"Does it suck having to go through this when all you want is to have a loving relationship with your child? Yes. Yes, it does. We, the targeted parents, live in an alternate reality."
After much thought and speaking with people that are familiar with this nightmare, I have decided to handle this particular incident in this manner.
To give some of you an idea of what we have to deal with, how dysfunctional and disturbed this family is here is yet another example:
Kaylee, Christy’s older daughter, has started commenting on my Facebook and of course making false accusations; both old and new ones. Apparently, she has unblocked me.
This all started about noon today.
(Link to the Facebook exchange then scroll down to Kaylee Godley)
Not so fast.
This is an example of where alienated parents have to make difficult, damned if you do, damned if you don’t decisions.
I know that this is not Megan reaching out to me. Furthermore, I know that it is something that Kaylee and or her mother are scheming or have put her up to. How do I know this? I have been dealing with this family for years. In the past Kaylee has been exposed for posing as Megan and engaging in text exchanges with me.
Furthermore, Megan has been ignoring my calls and text messages for weeks if not months. Saturday was supposed to be our first visit in months but since Commissioner Daniel included in her ruling that visitations are at the discretion of a 15 year old, Megan has cancelled.
Another indicator that this is not Megan is that at this time in her life Megan is preoccupied with other things and it is not likely that a 15 year old --in that household-- is going to activate a Facebook account and have her first post be and profile picture be a photograph taken 2 years ago of herself and her mother, Christy.
Additionally, the timing of “Megan’s” friend request coming only an hour after Kaylee’s attacks is rather suspect. And finally, guess who is the first and only person who has “Liked” Megan’s picture? Kaylee Godley.
So my dilemma is that if I don’t accept this friend request, it gives Christy Alienator Ammo to further convince our daughter, Christy supporters, and our family court system that I am unloving or don’t care about Megan because I didn’t respond by confirming the friend request.
But how far down the Rabbit Hole did you want to go?
Because as soon as this post is noticed, some additional scheming takes place.
Now because I have chosen this action, it will be claimed that I am way off base, paranoid, if not delusional for “assuming” such things. This will further justifying –in the alienator’s eyes—why Megan doesn’t want anything to do with me.

» **Questions to answer**
a. According to the post about parental alienation, who is the first and only person to have "Liked" Megan's picture?
b. Translate this sentence from the post about parental alienation into Spanish: "This all started about noon today."
The data that come next are not needed.

» **Entries supplied**
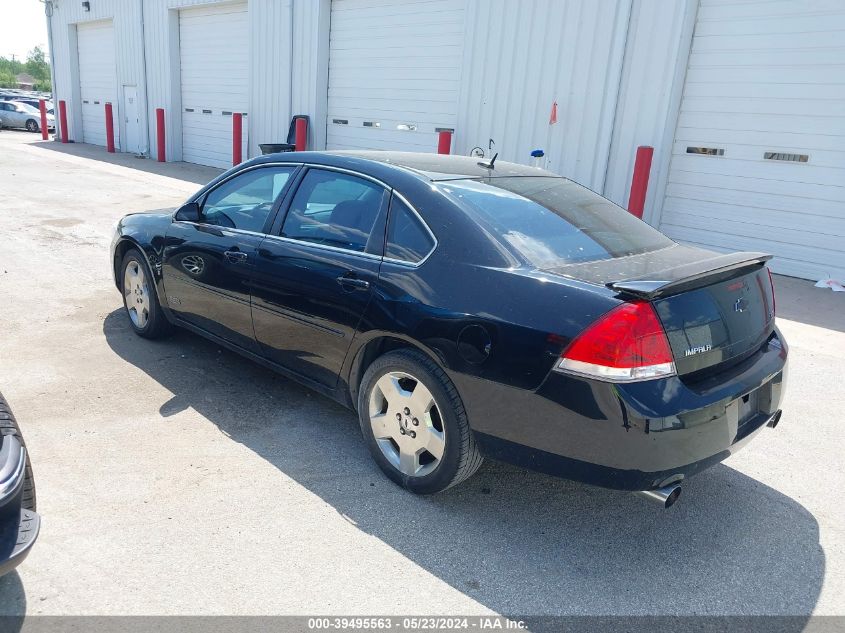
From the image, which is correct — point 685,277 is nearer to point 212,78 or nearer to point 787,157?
point 787,157

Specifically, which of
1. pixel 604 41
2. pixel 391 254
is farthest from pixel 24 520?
pixel 604 41

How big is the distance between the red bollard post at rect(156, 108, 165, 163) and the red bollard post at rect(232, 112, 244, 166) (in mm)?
3815

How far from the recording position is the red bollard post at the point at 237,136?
16047mm

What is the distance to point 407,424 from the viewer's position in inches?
125

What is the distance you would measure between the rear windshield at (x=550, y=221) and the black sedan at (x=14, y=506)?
6.67ft

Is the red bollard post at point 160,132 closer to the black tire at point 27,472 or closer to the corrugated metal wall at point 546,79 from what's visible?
the corrugated metal wall at point 546,79

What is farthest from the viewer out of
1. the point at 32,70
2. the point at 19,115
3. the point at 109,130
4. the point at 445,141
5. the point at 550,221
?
the point at 32,70

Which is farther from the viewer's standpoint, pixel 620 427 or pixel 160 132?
pixel 160 132

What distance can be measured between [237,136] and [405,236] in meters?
14.3

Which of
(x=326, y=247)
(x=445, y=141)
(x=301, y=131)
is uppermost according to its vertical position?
(x=445, y=141)

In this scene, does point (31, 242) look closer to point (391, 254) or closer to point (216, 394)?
point (216, 394)

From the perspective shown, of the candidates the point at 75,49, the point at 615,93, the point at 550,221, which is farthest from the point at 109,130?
the point at 550,221

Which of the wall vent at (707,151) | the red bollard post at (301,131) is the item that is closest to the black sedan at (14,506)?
the wall vent at (707,151)

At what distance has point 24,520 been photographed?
2.23 m
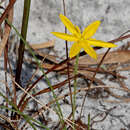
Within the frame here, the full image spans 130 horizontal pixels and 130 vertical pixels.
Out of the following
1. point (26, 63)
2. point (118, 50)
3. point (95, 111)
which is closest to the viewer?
point (95, 111)

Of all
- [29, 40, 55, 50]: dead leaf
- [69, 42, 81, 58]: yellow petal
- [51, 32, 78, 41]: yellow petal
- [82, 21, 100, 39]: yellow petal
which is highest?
[29, 40, 55, 50]: dead leaf

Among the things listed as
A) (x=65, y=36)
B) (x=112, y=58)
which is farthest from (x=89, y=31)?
(x=112, y=58)

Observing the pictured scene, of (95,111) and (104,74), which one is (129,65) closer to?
(104,74)

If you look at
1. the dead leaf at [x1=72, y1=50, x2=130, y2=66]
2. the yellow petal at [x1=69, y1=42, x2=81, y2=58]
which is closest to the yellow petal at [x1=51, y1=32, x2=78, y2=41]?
the yellow petal at [x1=69, y1=42, x2=81, y2=58]

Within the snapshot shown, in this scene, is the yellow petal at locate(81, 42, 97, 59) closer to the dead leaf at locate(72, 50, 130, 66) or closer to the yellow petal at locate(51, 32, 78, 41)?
the yellow petal at locate(51, 32, 78, 41)

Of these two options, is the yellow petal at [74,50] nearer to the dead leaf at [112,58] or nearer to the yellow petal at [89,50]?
the yellow petal at [89,50]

» **Answers to the exercises**
a. Kaylee Godley.

b. Todo esto empezó hoy alrededor del mediodía.